Falta de tiempo para un reciclaje que es inaplazable
- Mala formación terapéutica en las facultades de Medicina y en los períodos de posgraduado.
No voy a analizar ahora la razón o sinrazón de todas estas posibles causas. Aunque, por lo que a mí me toca, acepto al tanto por ciento de culpa que me corresponde; y afirmo que, en efecto, la formación terapéutica que hemos dado y que damos en nuestras facultades los que, teóricamente al menos, somos los expertos, es inadecuada para el recto prescribir de los medicamentos. Me impresionó, sin embargo, la afirmación de un autor cuando, al analizar la posibilidad real de influir desde la facultad sobre la conducta prescriptora decía que la eficacia de la farmacoterapia depende de lo que real mente hace el que prescribe una medicación, y no de lo que se le enseñó pero no comprendió, ni de lo que aprendió pero olvidó ni de lo que sabe pero es incapaz de aplicar. No vayamos a creer que esta deficiencia es específicamente nuestra.
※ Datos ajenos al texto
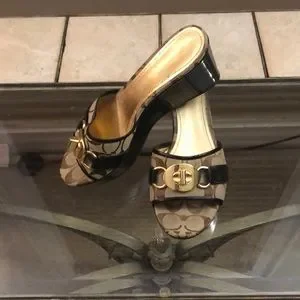 Coach | Shoes | Copy Never Worn Coach Shoes | Poshmark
Las palabras que acabo de citar derivan de trabajos made in USA. Pero probablemente nuestra peculiar desidia y frivolidad están impidiendo abordar una salida más rápida de esta crisis.
Si analizamos con perspectiva toda esta situación, me atrevería a afirmar que, a todo lo largo del proceso de la farmacoterapia, desde su aprendizaje en la facultad hasta su realización en el ambulatorio, o en el hospital, o en el despacho de un ministerio en donde se toman decisiones, nos está faltando una figura clave: la que sabe asociar su conocimiento sobre los fármacos con su conocimiento sobre la complejidad del enfermo y su comprensión del médico. Me refiero al farmacólogo clínico, nueva especialidad médica que ha sido ávidamente aceptada e incorporada a todos los niveles en las sociedades de desarrollo sanitario más avanzado (Suecia, Reino Unido, EE UU, etcétera). Su introducción, sin embargo, en nuestro país ha encontrado resistencias incomprensibles hasta el punto de que, de los más de 60 hospitales de la Seguridad. Social, sólo uno posee un servicio de farmacología clínica.
Reconozcámoslo paladinamente; el fracaso de nuestra farmacoterapia es un fracaso masivo de información: la que hay que dar en el momento oportuno y por un profesional fiable, no un mero erudito. Olvidémonos, por un momento, de estructuras, filosofías políticas y prejuicios ideológicos, a los que nos aferramos los españoles hipnotizados por nuestro propio ombligo, y seamos prácticos. Si el número de medicamentos crece a gran ritmo, si el conocimiento sobre las peculiaridades de los fármacos y de sus interminables características farmacodinámicas y farmacocinéticas crece inconteniblemente, si la desinformación voluntaria o involuntaria dispone de abundante artillería, si modificar la rutina es difícil, ¿qué debemos hacer? Bien sencillo: pongamos abundantes piezas generadoras de información responsable, por su conocimiento médico y farmacológico, en todos los puntos críticos del sistema. Y esperen a ver los resultados.
El papel del farmacólogo
En resumen, resulta reconfortante constatar cómo las ciencias de la salud han sabido generar una respuesta al reto impuesto por la profusión de los medicamentos y por su tremenda actividad terapéutica y tóxica. Esta respuesta, iniciada claramente hace ya más de 20'años, ha consistido en la erupción de un nuevo especialista médico: el farmacólogo clínico. En la medida en que los Gobiernmos han sabido comprender su papel y valorar su función, están consiguiendo limitar, dentro de una estructura racional, las repercusiones sociales creadas por la dinámica del medicamento, con independencia de la ideología política que los inspira. Su presencia en los hospitales, centros comarcales de salud y ambulatorios debe constituir una fuente de seguridad y confianza para todos. Pero cuando los Gobiernos, como ha sido nuestro caso, no han utilizado la poderosa ayuda de la farmacología clínica o tratan de cubrir esa carencia con otras profesiones muy útiles pero intrínsecamente insuficientes para abordar el acto terapéutico en toda su complejidad, el resultado es nuestro actual caos, en el que hemos llegado a dar una solución quizá necesaria, pero a la que jamás teníamos que haber recurrido: imponer cubierta o abiertamente una limitación a la capacidad del médico para prescribir un medicamento.